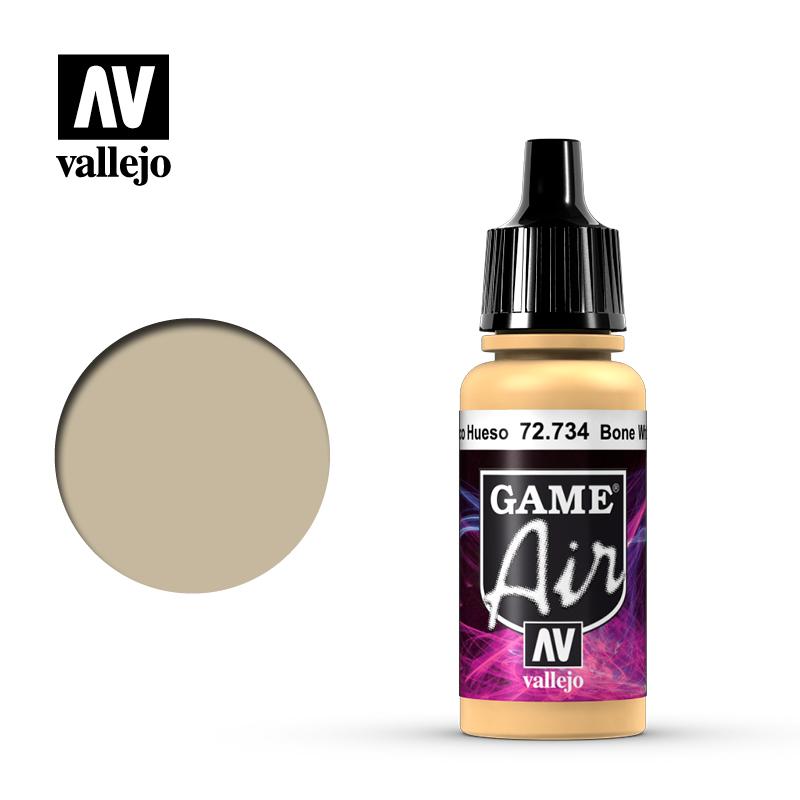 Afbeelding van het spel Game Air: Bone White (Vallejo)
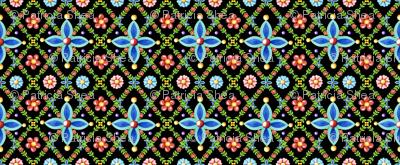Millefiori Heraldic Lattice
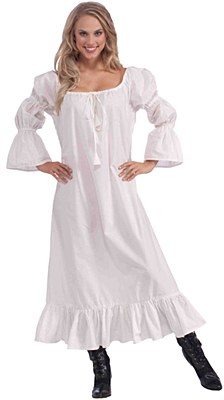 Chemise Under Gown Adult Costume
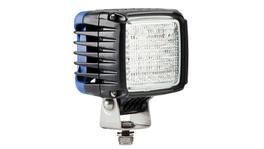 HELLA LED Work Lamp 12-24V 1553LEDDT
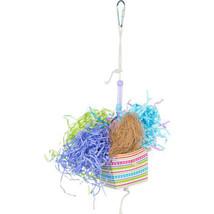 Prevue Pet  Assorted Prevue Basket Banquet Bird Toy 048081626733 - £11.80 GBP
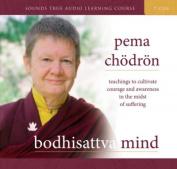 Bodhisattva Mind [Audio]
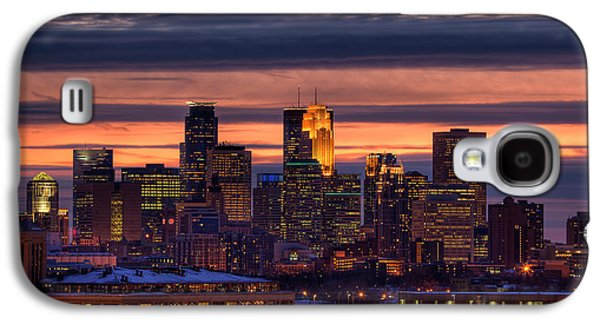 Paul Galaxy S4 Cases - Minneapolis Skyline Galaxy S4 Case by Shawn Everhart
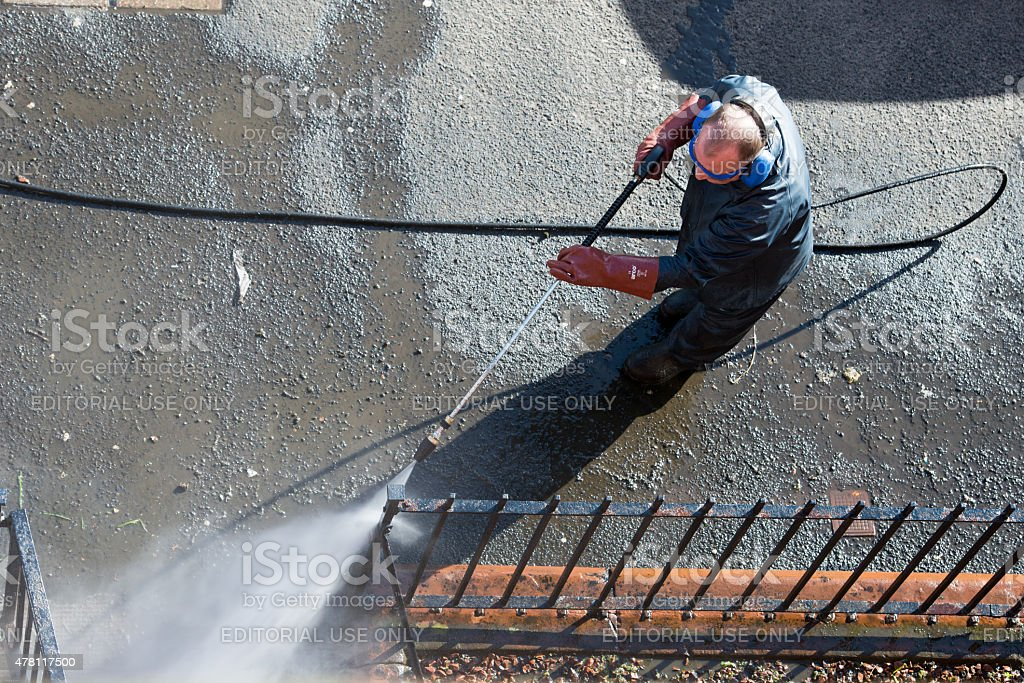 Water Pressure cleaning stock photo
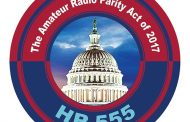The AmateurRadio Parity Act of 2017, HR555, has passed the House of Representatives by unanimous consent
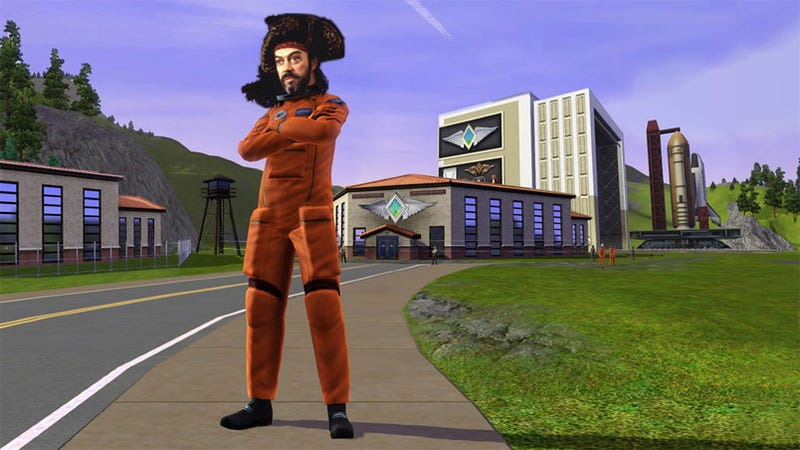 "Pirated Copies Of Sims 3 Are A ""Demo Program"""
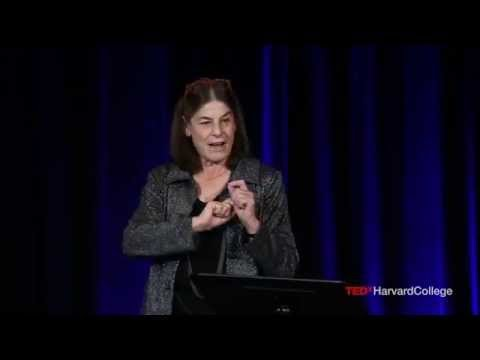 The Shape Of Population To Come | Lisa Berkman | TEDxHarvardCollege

- TASK ITEM: Take the line that holds "- £11.80 GBP" as the start and the last line of the data as the end. Copy only those lines exactly, both ends included, except the pictures.

- RESPONSE TO THIS EXERCISE:
 Prevue Pet  Assorted Prevue Basket Banquet Bird Toy 048081626733 - £11.80 GBP
 Bodhisattva Mind [Audio]
 Paul Galaxy S4 Cases - Minneapolis Skyline Galaxy S4 Case by Shawn Everhart
 Water Pressure cleaning stock photo
The AmateurRadio Parity Act of 2017, HR555, has passed the House of Representatives by unanimous consent
 "Pirated Copies Of Sims 3 Are A ""Demo Program"""
 The Shape Of Population To Come | Lisa Berkman | TEDxHarvardCollege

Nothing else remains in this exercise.